Selection ->

Confusing Page Numbering in Word 2010 RRS feed

  • General discussion

  • I have read quie a few posts lately on page numbering and printing custom ranges in Word 2010 lately and I believe it's worth opening a discussion on the subject. In my case, we had a number of users recently reporting problems printing a custom page range in a long Word document. I was able to find a work around and help them out but after several ocurrences I decided to look for more information.

    I ran across several posts indicating the solution was to specify sections and/or pages to print explicitly using the format p#s# for the ranges. Given the mixed way that Word currently handles identifying pages this is completely counterintuitive. The problem I see is that all our users -- and just about everyone else I've even seen -- works with Word documents in the Print Layout and in that layout there's no way to tell whether the document is composed of sections or pages. Many users simply open the default template and occasionally tweak the margins and go merrily on their way typing, inserting into, pasting into and merging their documents assuming that pages are pages. They have no clue that their documents are breaking with section breaks instead of page breaks in many cases.

    For the average user who just composes basic documents in the default print layout, there's no indication of whether the document contains sections or not. Even the Page Number section in the lower left of the window always says Page n of m. In fact, if I click on the page number to bring up the Find and Replace dialog and use Go To; when I enter the page number to juimp to, it takes me to the 25th page in sequence regardless of whether I have sections or not.

    If I can jump to the place I want to start printing by typing 25 for the Page in the Go To dialog, I should be able enter a range starting with 25 and have it print the range starting at that same page. My suggestion is to only print specific page and/or sections when the user specified the p1s1 type of entry. There's no reason not to assume that a user entering a numeric range to print, such as 25-29, doesn't want that range to print as displayed in their current layout regardless of whether there are sections, pages or both.

    At the very least, Be consistent. Adjust the location indicator on the lower left of the window so that it indicates the proper page and, when appropriate, section number so users will be aware that they are dealing with a sectioned document and will need to specify sections when printing and do the same in the Go To dialog as you would in the custom range field when Printing. If we IT Professionals and Power Users find it counterintuitive and frustrating, imagine how aggrivating it is to your average user.


    • Edited by RayBCCUL Thursday, March 8, 2012 11:02 PM
    Thursday, March 8, 2012 11:01 PM

All replies

  • Hi Ray,

    You say:
    all our users -- and just about everyone else I've even seen -- works with Word documents in the Print Layout and in that layout there's no way to tell whether the document is composed of sections or pages
    Word can be configured to display both the formatted page number and the section number on the status bar. Simply right-click on the status bar and make sure those options are checked.

Given information ->
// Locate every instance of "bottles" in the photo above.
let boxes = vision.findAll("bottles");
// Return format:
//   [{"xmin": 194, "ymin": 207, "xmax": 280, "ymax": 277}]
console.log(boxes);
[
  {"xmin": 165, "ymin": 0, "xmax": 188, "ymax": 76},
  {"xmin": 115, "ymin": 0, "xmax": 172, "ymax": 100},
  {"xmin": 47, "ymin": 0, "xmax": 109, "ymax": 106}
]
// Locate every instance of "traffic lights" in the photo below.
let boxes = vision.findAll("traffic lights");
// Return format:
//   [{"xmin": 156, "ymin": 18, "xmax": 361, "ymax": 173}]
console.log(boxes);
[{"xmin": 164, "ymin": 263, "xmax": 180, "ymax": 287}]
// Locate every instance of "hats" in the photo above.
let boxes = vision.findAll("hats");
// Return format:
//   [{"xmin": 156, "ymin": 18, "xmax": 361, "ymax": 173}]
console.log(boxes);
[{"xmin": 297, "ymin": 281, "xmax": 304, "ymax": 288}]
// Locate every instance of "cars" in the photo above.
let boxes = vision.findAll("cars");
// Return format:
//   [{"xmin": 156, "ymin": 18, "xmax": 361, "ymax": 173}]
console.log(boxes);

Exercise instructions ->
a) Answer these questions about the Word page-numbering discussion, one per line, marked as shown:
(i) In which layout does the original post say users work with Word documents?
(ii) What does the page indicator in the lower left of the window always show, according to the original post?
(iii) What does the reply say to do so the status bar shows the section number?
b) Write out the passage of the Word page-numbering discussion between "I ran across" and "in many cases.", inclusive.
c) Extend the Word page-numbering discussion from the point where the text stops.

Results of the tasks ->
a)
(i) Print Layout
(ii) Page n of m
(iii) Right-click on the status bar and make sure those options are checked.

b)
I ran across several posts indicating the solution was to specify sections and/or pages to print explicitly using the format p#s# for the ranges. Given the mixed way that Word currently handles identifying pages this is completely counterintuitive. The problem I see is that all our users -- and just about everyone else I've even seen -- works with Word documents in the Print Layout and in that layout there's no way to tell whether the document is composed of sections or pages. Many users simply open the default template and occasionally tweak the margins and go merrily on their way typing, inserting into, pasting into and merging their documents assuming that pages are pages. They have no clue that their documents are breaking with section breaks instead of page breaks in many cases.

c)
    Paul Edstein
    [MS MVP - Word]

    Friday, March 9, 2012 5:49 AM
  • Thank you for the response. I have verified this and it could be helpful however, for the majority of my users who aren't even sophisticated enough to purposely create multi-section documents, this is only of minor usage. My primary concern is that there is consistency across the user interface when dealing with page and section numbering. Here's a specific example of what I mean based on real experiences of our users.

    Let's say I have a simple single page merge document -- no page headers, no page numbering -- and I'm merging with a list of 100 records. What I end up with is a 100 sections of a single page but in my copy of Word with the default settings, when I look at the Status Bar, I see page 1 of 100.

    Now let's say I'm printing this document and at page 30 there is a problem that causes the print job to cancel. Now I want to continue printing from page 31. I go to Print and enter 31-100 in the custom range. I click Print and the job appears to print, spools and dissappears. Nothing comes out of the printer and I get no indication of an error.

    I open the Go To dialog and type the number 31 with the Page selected under Go to what" and I am put to the 31st document and the status bar displays page 31 of 100.

    As an unsophisticated user, I don't think "Maybe these page numbers aren't page numbers" I think "Word is not working properly" and I contact my helpdesk.

    As an IT Professional and supporter of these users I expect to see a certain amount of consistency across the User Interface. If I can enter a number alone for the page in Go To and get to that page, I should be able to enter a number in the Print Custom Range and print that page. Alternately, if I must specify section or page in a multi-section document to print a custom range, then if I enter a page number that isn't valid in Go To, I should get some indication that I can't go to that page because it doesn't exist in the document as formatted. It is even more frustrating to all of us becuase our previous version (Word 2003) would just print the specified range when we entered the numbers. If the Go To section is smart enough to know that when I put in a page number that doesn't exist in any of my multiple sections, that I mean the page number as displayed in the user interface, I expect the Print Custom Range to be that smart as well. Since you can specify page and section explicitly as p# and s# for printing ranges from multi-section documents, it's quite reasonable to infer a numeric entry specified page number as displayed in the user interface, regardless of section and/or page numbering.

    Does this make sense to you?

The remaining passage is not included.